Risarcimento: conta il valore originale o quello attuale dell’oggetto?

Spesso l’oggetto danneggiato è un prodotto che è già molto vecchio e in parte non integro. In questo caso non si può certo pretendere che il danneggiante lo ripaghi nuovo, anche se tale oggetto non dovesse essere più utilizzabile. Il risarcimento sarà limitato solo al valore che aveva il bene al momento in cui è stato distrutto. Si pensi a un’automobile con 15 anni alle spalle: sebbene da rottamare, il proprietario non potrà chiedere all’assicurazione che gli dia i soldi necessari ad acquistare un’auto nuova. Si fa spesso difficoltà a comprendere questa regola perché, a volte, con i soldi del risarcimento non si riesce ad acquistare neanche un oggetto di seconda mano e il danneggiato rimane privo di sostanziale tutela.

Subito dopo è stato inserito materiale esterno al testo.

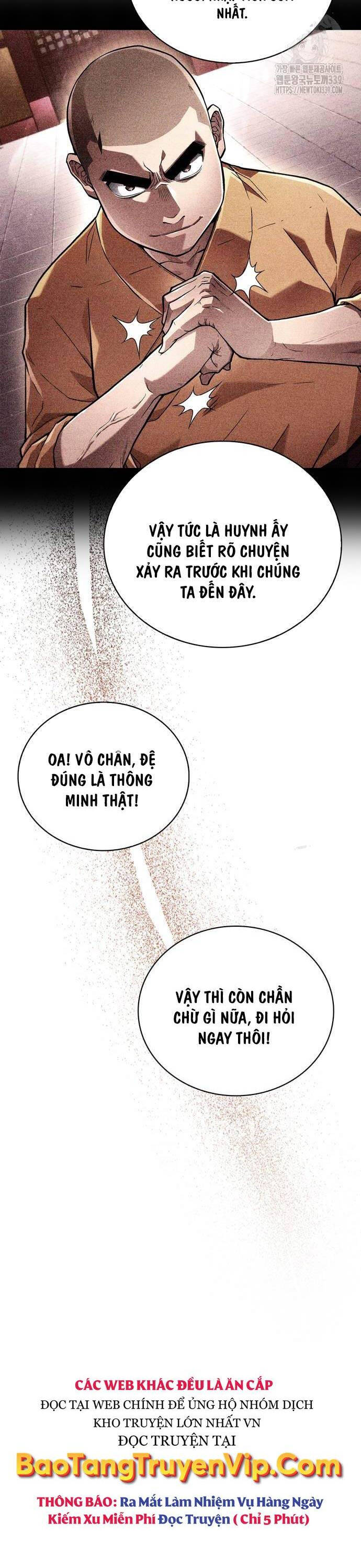 Huấn Luyện Viên Murim Thiên Tài Chapter 10 - 2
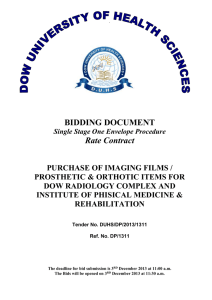 BIDDING DOCUMENT (DOWNLOAD)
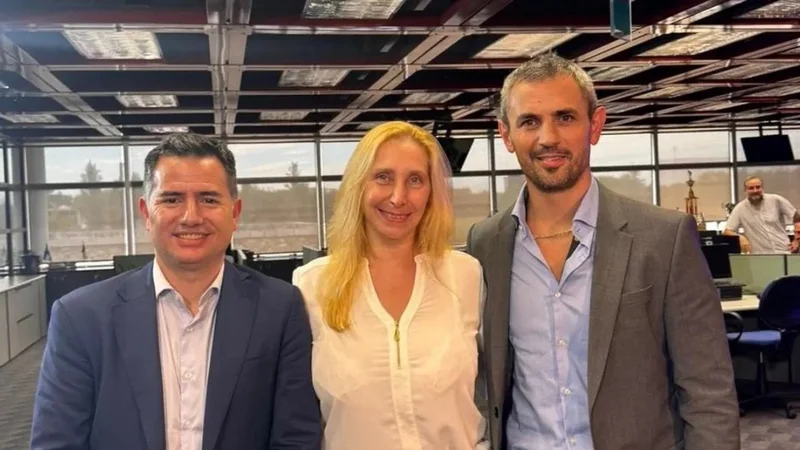 Karina Milei amplía el armado de LLA: elegirán autoridades del partido en Córdoba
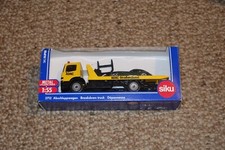 Siku set 2712 gebraucht kaufen  Heroldsberg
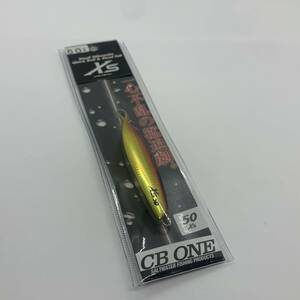 N-9644 シービーワン CBONE Xs 50g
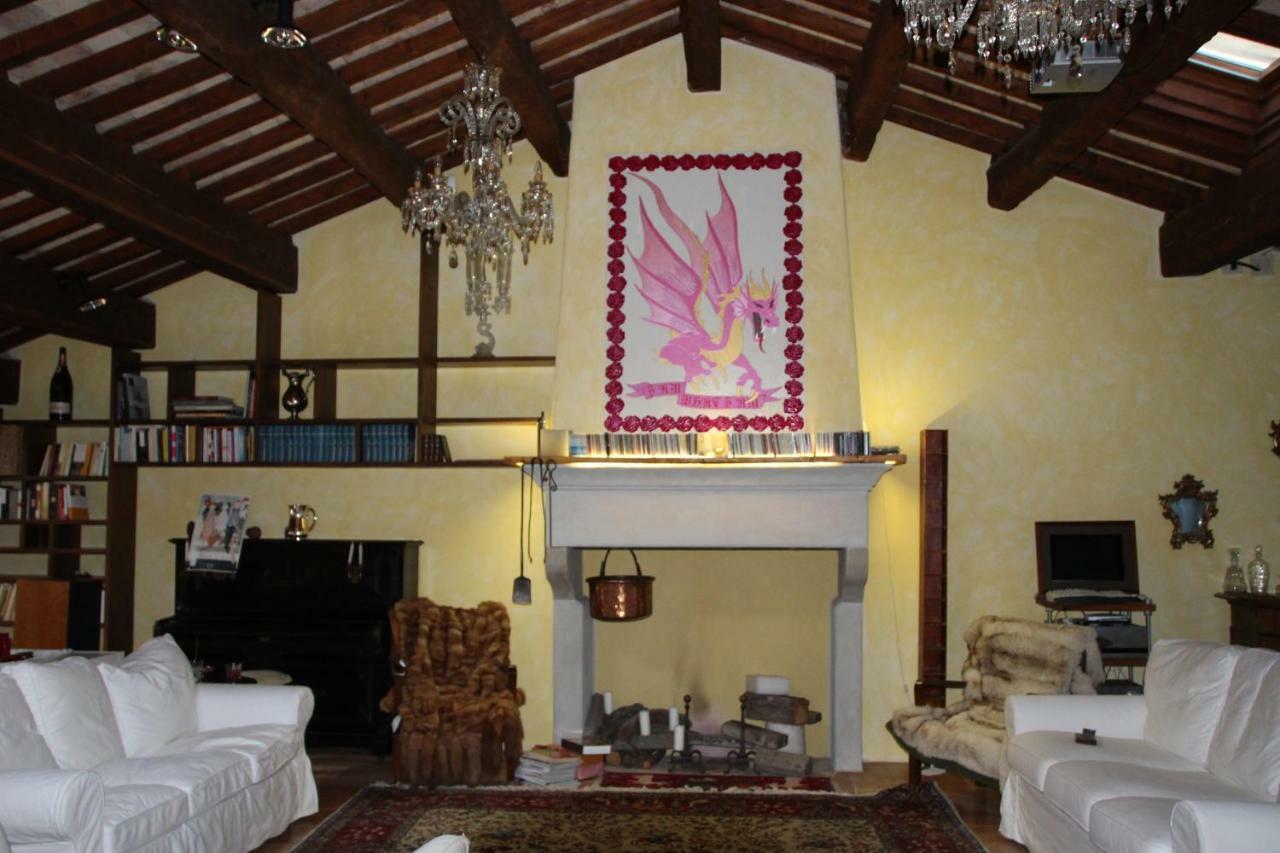 Bed and Breakfast Ravenna Centro Екстер'єр фото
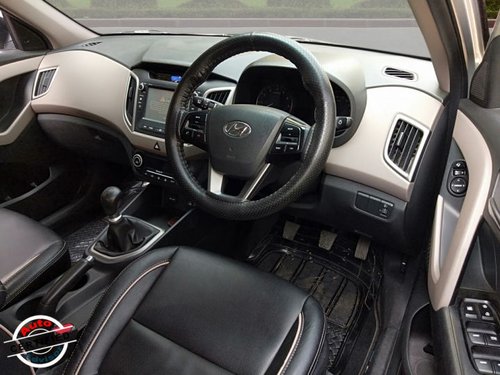 Hyundai Creta 1.6 SX Option for sale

Risarcimento: non bisogna aumentare il danno, ma fare in modo di evitarlo

Altro errore in cui si cade spesso è quello di non fare nulla per evitare l’ingigantirsi del danno. Così, se c’è una perdita di acqua che proviene dall’appartamento di sopra, bisognerà evitare di mettere sotto lo sgocciolamento degli oggetti elettronici o danneggiabili, altrimenti poi non si potrà chiedere l’indennizzo.

Come vincere la causa di risarcimento del danno

Non esiste ovviamente un’unica via per vincere la causa di risarcimento del danno. I consigli però che ti vogliamo dare sono:

  • cerca di mantenere un atteggiamento obiettivo e neutrale: non ti fare prendere dal rancore e dalla voglia di far pagare al tuo avversario più del dovuto;
  • quantifica il risarcimento per quella che è stata la lesione effettiva del tuo portafoglio e non ti basare sulle valutazioni soggettive;
  • fatti aiutare sempre da un tecnico per determinare il danno quando il bene non abbia un valore risultate da listini;
  • raccogli tutte le prove prima della causa e falle vedere al tuo avvocato;
  • fai le fotografie all’oggetto danneggiato;
  • laddove possibile tenta sempre una prima conciliazione con l’avversario, senza farti trascinare dall’odio; la causa ha un costo che spesso appare nascosto: il tempo. A volte ci vogliono molti anni prima di ottenere una sentenza e non sempre, una volta ottenuta la condanna dell’avversario, questi è solvibile ed è possibile recuperare i soldi. Il problema della materiale riscossione dei soldi è infatti un capitolo delicato del nostro processo e non avrebbe senso attendere molti anni per un elevato risarcimento contro una società che poi, durante la causa, è fallita o ha chiuso. Come si suol dire: meglio un risarcimento ingiusto ma immediato che uno giusto ma dopo numerosi anni.